**Action item:** Pick out and copy each line of the listing below that contains the word "ПОЛЬЗОВАНИЕ".

**Data in this exercise:**
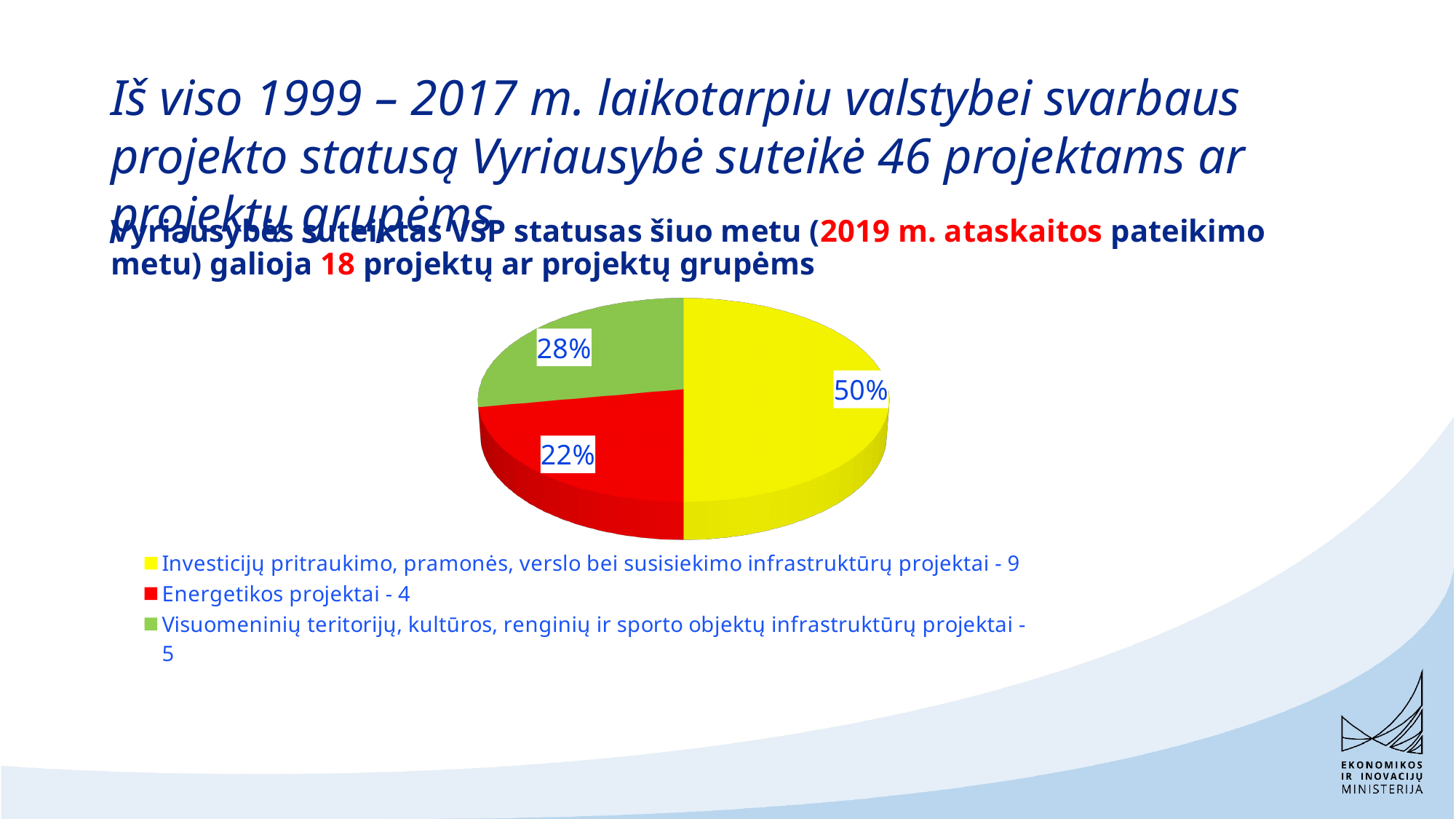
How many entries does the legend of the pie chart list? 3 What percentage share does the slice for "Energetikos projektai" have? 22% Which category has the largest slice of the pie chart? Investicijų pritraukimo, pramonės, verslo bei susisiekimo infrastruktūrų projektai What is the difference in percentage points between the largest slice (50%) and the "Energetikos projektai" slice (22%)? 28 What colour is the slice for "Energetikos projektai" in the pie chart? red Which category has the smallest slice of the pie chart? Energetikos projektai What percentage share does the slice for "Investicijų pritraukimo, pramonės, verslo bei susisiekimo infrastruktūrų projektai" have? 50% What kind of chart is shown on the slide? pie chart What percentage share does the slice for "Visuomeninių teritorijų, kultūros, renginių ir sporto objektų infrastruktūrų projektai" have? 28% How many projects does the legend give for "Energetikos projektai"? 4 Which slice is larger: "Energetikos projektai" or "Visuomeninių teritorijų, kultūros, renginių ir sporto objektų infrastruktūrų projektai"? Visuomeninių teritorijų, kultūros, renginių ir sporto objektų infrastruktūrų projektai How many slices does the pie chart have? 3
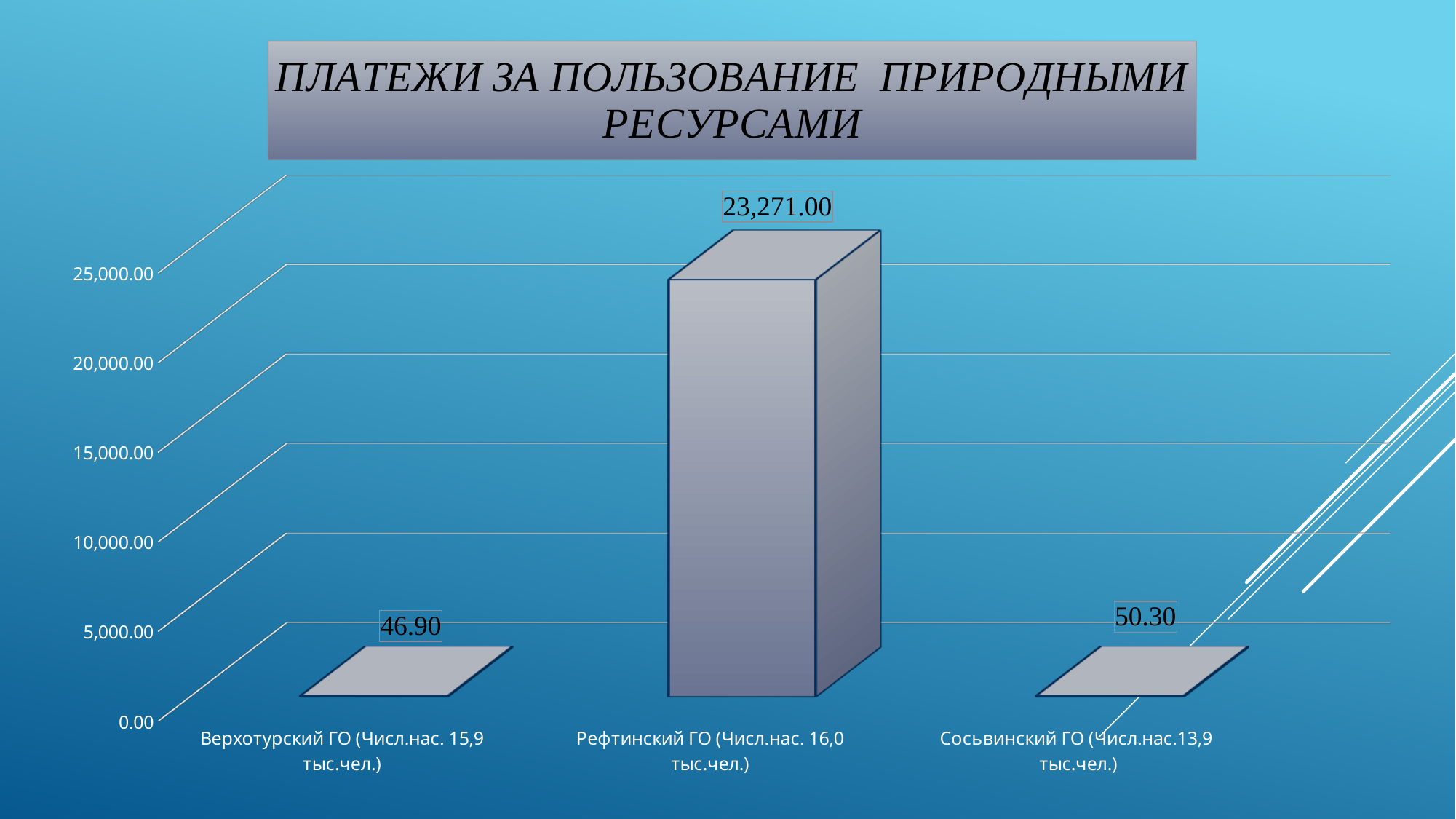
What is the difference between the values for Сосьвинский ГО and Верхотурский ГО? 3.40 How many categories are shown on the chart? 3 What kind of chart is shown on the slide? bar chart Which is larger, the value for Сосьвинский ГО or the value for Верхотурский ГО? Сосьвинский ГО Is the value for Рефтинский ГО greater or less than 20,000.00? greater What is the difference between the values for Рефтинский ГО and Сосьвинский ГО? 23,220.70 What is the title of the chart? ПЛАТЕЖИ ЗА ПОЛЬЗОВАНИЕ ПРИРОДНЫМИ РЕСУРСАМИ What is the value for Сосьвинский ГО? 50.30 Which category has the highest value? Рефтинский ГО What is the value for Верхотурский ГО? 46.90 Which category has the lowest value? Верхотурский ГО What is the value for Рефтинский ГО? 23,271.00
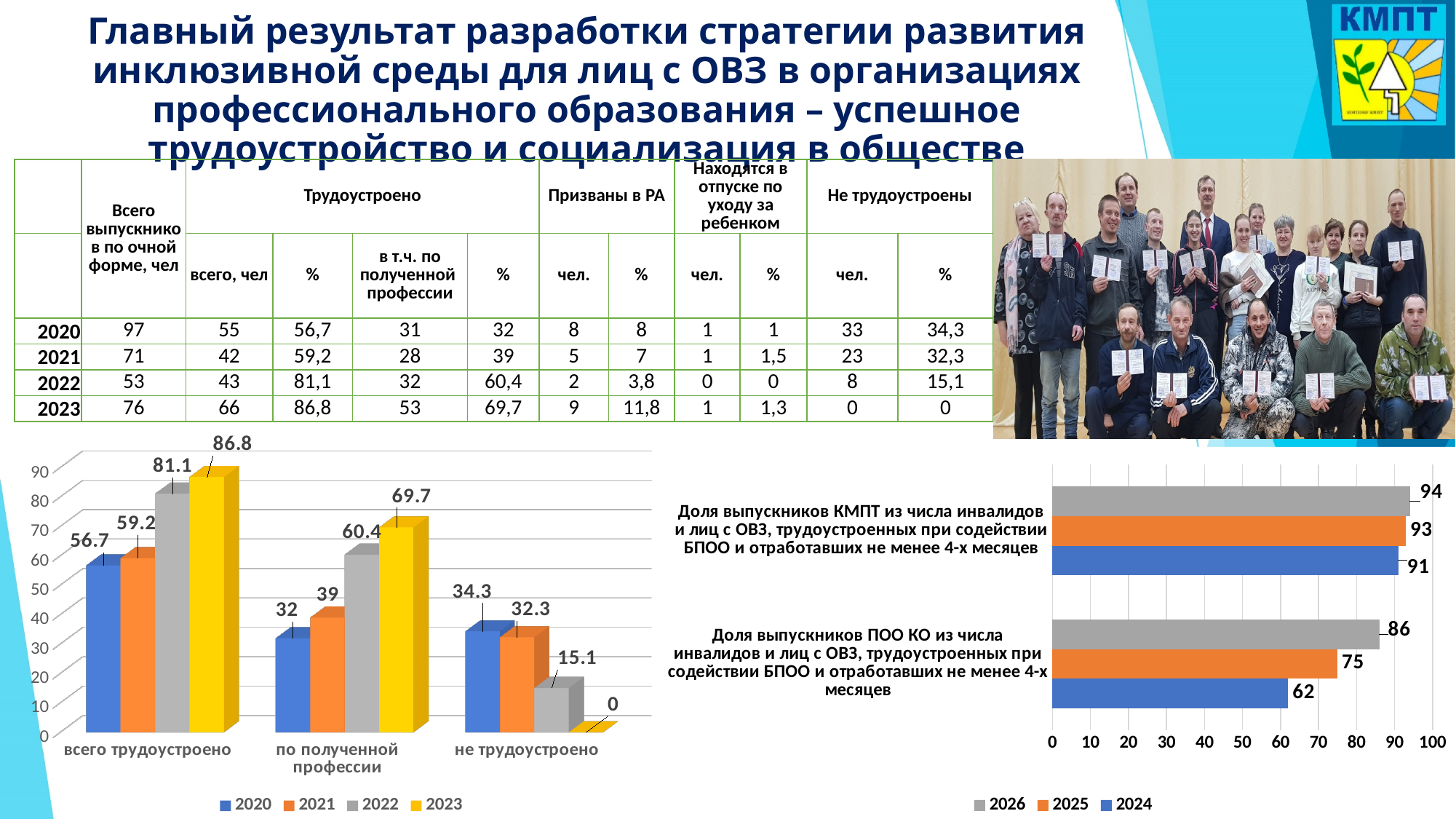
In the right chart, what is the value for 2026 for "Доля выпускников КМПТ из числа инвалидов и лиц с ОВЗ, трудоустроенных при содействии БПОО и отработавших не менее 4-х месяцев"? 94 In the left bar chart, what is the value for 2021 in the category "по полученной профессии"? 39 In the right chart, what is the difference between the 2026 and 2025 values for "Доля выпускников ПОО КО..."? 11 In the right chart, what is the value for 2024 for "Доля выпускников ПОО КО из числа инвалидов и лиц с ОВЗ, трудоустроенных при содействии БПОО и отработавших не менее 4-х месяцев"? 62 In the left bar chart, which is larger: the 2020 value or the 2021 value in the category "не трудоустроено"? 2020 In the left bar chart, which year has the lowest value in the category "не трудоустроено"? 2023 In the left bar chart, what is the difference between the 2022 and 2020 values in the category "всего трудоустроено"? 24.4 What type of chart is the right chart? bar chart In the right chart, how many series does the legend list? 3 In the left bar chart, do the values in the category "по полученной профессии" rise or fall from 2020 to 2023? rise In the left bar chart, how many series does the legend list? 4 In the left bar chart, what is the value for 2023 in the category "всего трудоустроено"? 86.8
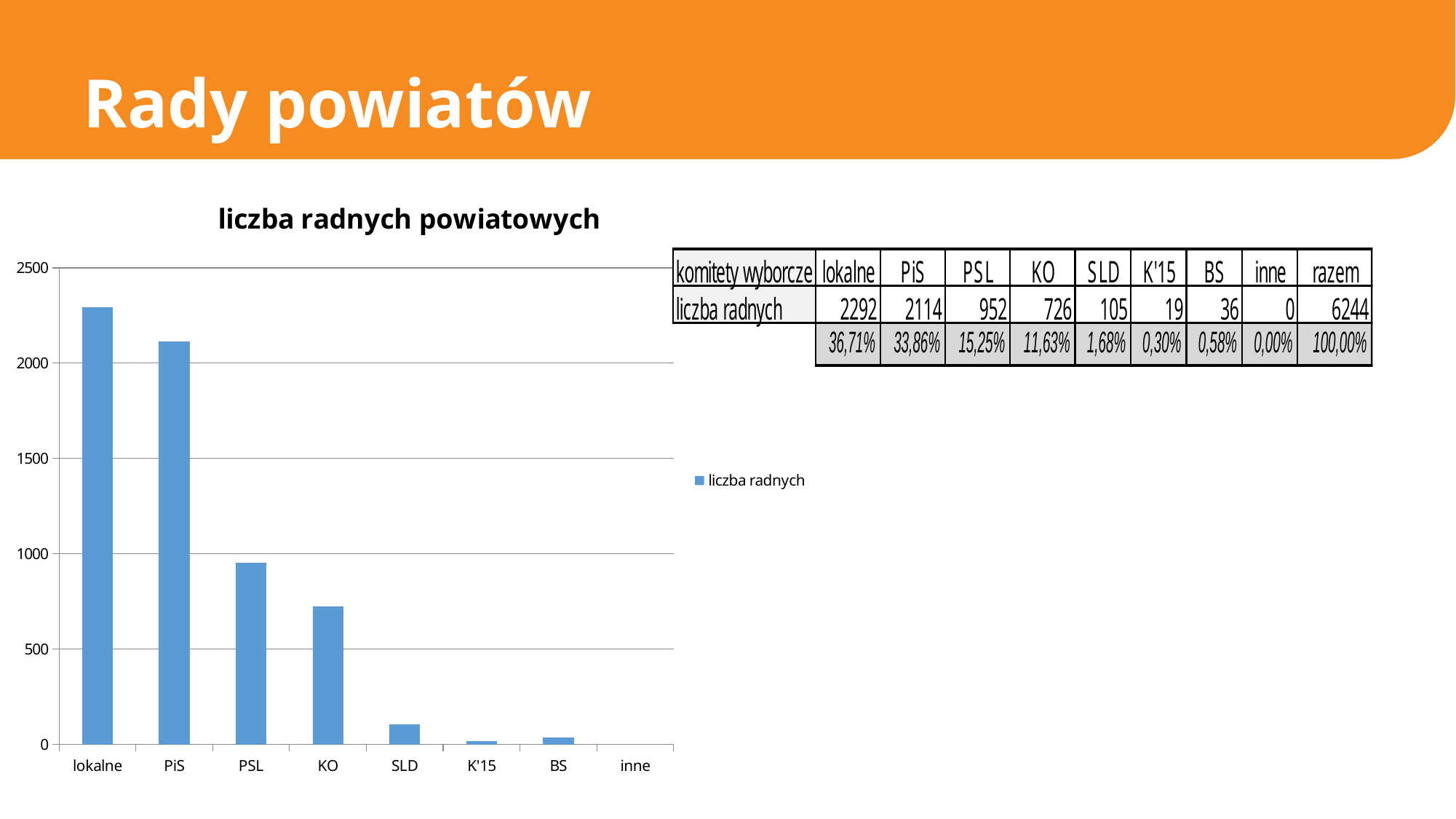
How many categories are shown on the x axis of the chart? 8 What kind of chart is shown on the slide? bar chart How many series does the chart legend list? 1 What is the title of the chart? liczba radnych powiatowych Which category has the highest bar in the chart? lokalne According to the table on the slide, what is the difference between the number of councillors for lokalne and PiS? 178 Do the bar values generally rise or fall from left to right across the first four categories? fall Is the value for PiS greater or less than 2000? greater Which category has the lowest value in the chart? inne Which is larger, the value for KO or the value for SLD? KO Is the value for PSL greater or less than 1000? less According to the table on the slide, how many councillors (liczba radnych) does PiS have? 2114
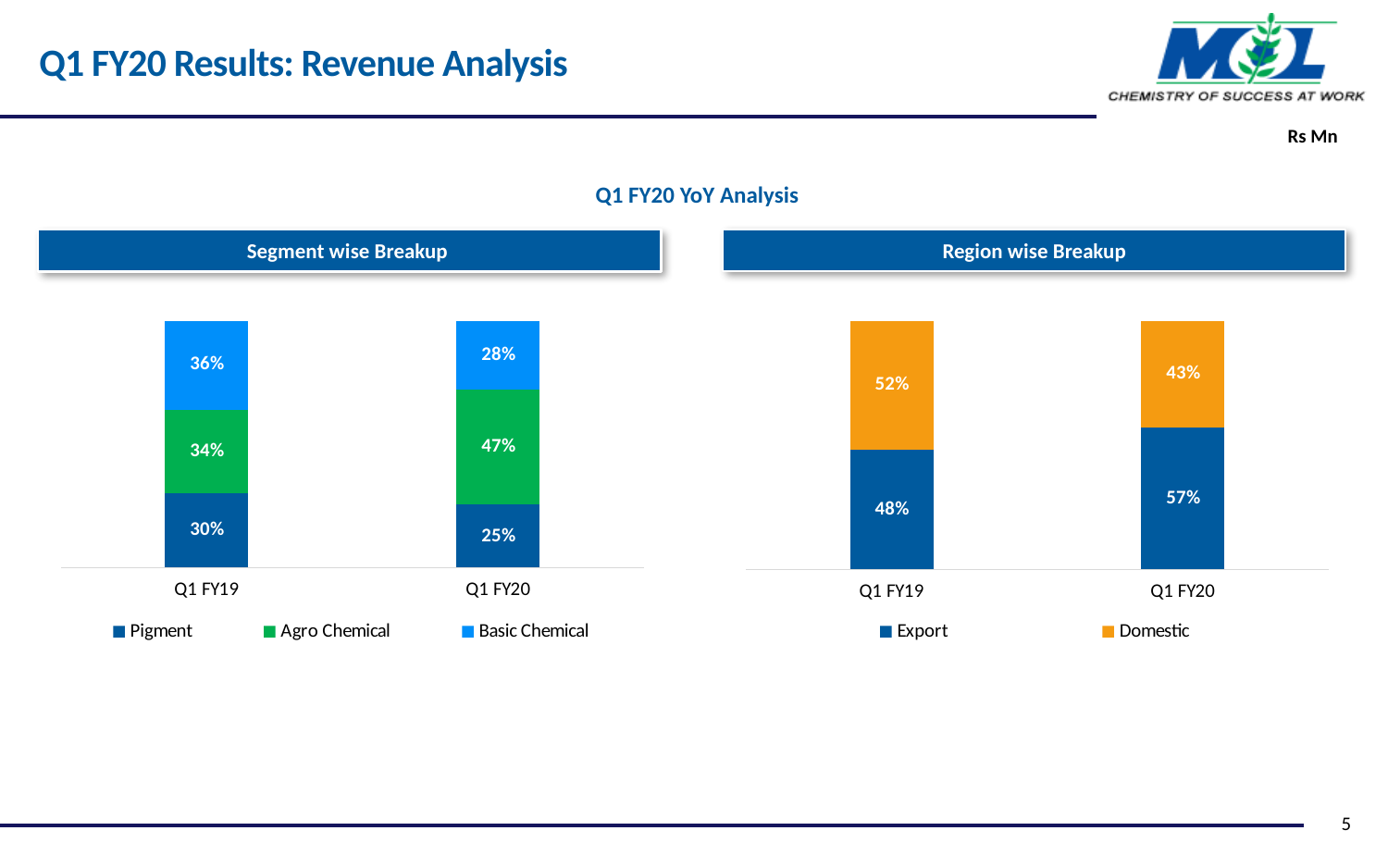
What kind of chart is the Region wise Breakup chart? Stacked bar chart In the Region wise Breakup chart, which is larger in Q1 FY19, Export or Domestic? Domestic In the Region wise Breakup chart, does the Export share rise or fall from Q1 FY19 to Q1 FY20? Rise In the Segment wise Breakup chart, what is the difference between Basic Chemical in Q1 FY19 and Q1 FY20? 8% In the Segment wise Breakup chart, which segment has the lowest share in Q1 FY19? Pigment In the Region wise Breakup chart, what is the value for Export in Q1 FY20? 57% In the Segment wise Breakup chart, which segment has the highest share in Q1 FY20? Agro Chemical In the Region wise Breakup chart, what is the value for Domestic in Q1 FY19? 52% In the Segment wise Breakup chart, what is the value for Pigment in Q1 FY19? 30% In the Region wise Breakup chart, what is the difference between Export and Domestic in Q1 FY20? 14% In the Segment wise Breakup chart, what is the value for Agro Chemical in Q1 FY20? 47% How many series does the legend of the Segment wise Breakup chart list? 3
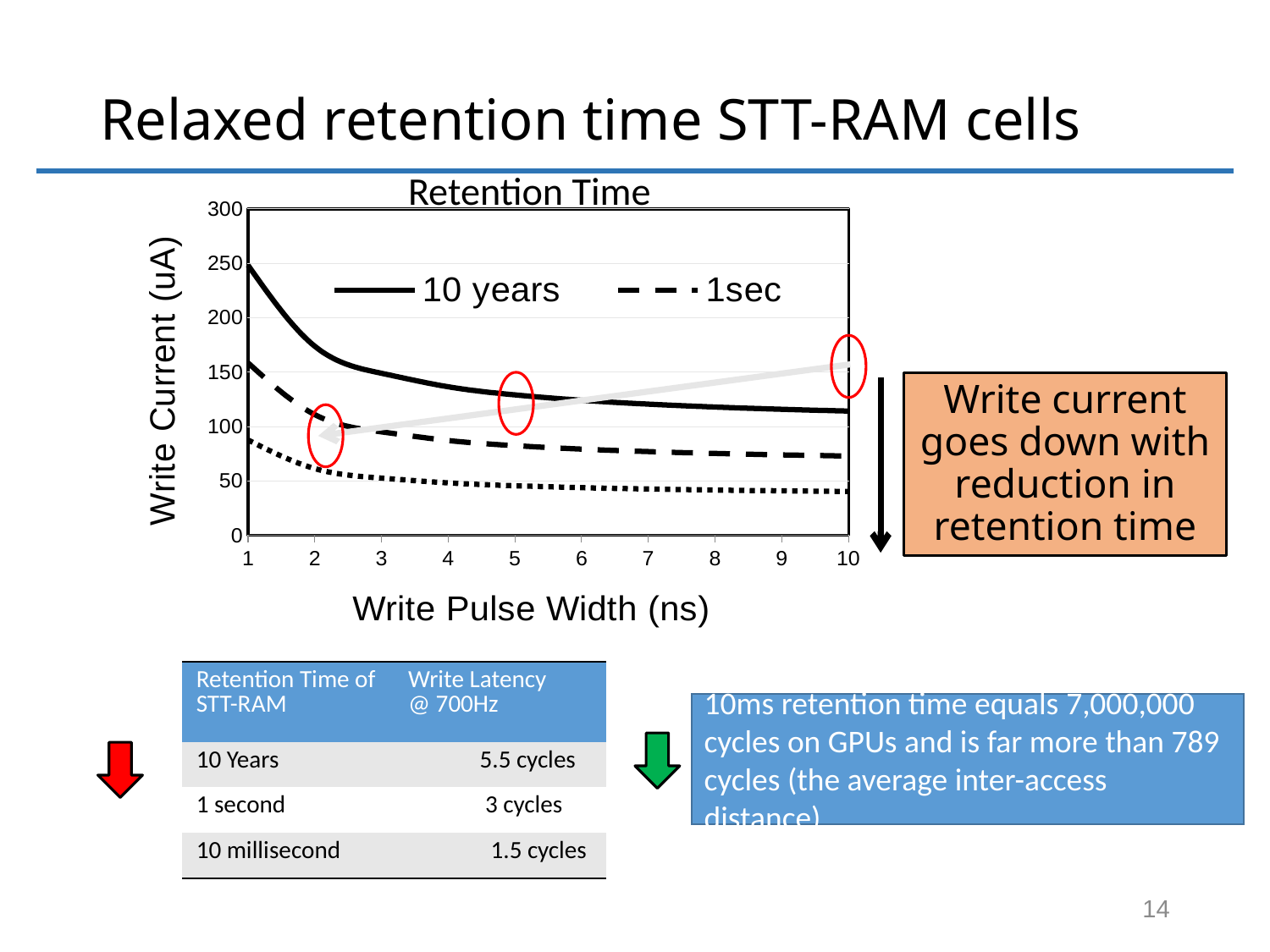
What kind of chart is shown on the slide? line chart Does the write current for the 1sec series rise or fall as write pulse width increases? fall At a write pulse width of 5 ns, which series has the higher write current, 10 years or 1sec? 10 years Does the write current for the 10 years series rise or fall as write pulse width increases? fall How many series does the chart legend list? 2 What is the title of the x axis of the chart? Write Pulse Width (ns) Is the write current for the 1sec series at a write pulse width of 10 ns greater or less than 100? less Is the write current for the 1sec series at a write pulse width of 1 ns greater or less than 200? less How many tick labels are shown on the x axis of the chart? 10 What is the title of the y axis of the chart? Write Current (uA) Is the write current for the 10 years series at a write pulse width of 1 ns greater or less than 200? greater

**Task answer:**
What is the difference between the values for Сосьвинский ГО and Верхотурский ГО? 3.40 How many categories are shown on the chart? 3 What kind of chart is shown on the slide? bar chart Which is larger, the value for Сосьвинский ГО or the value for Верхотурский ГО? Сосьвинский ГО Is the value for Рефтинский ГО greater or less than 20,000.00? greater What is the difference between the values for Рефтинский ГО and Сосьвинский ГО? 23,220.70 What is the title of the chart? ПЛАТЕЖИ ЗА ПОЛЬЗОВАНИЕ ПРИРОДНЫМИ РЕСУРСАМИ What is the value for Сосьвинский ГО? 50.30 Which category has the highest value? Рефтинский ГО What is the value for Верхотурский ГО? 46.90 Which category has the lowest value? Верхотурский ГО What is the value for Рефтинский ГО? 23,271.00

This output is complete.